— BEGIN Source records —

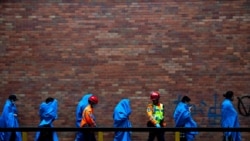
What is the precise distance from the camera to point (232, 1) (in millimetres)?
12133

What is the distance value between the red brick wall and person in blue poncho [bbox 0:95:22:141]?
2.28 feet

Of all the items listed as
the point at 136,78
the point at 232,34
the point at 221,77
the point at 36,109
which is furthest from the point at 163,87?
the point at 36,109

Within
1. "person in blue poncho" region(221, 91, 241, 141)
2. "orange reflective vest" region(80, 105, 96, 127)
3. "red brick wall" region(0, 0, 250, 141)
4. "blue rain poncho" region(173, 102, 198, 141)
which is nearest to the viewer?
"orange reflective vest" region(80, 105, 96, 127)

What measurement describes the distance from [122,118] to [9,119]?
2.74 metres

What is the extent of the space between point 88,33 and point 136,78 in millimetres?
1729

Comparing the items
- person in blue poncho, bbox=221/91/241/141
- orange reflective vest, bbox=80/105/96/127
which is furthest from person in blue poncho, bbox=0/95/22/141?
person in blue poncho, bbox=221/91/241/141

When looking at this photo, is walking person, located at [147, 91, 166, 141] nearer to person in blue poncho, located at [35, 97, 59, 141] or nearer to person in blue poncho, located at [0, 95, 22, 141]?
person in blue poncho, located at [35, 97, 59, 141]

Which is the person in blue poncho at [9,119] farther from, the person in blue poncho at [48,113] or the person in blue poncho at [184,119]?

— END Source records —

* [Prompt]
Beginning with the line that contains "Of all the items listed as", repeat every line through the end of the records and nothing more.

* [Correct output]
Of all the items listed as
the point at 136,78
the point at 232,34
the point at 221,77
the point at 36,109
which is furthest from the point at 163,87?
the point at 36,109

Within
1. "person in blue poncho" region(221, 91, 241, 141)
2. "orange reflective vest" region(80, 105, 96, 127)
3. "red brick wall" region(0, 0, 250, 141)
4. "blue rain poncho" region(173, 102, 198, 141)
which is nearest to the viewer?
"orange reflective vest" region(80, 105, 96, 127)

What measurement describes the distance from [122,118] to [9,119]?
2.74 metres

What is the extent of the space between point 88,33 and point 136,78 in millimetres?
1729

Comparing the items
- person in blue poncho, bbox=221/91/241/141
- orange reflective vest, bbox=80/105/96/127
which is furthest from person in blue poncho, bbox=0/95/22/141?
person in blue poncho, bbox=221/91/241/141

When looking at this photo, is walking person, located at [147, 91, 166, 141] nearer to person in blue poncho, located at [35, 97, 59, 141] or nearer to person in blue poncho, located at [0, 95, 22, 141]?
person in blue poncho, located at [35, 97, 59, 141]

Which is the person in blue poncho at [9,119] farther from, the person in blue poncho at [48,113] or the person in blue poncho at [184,119]?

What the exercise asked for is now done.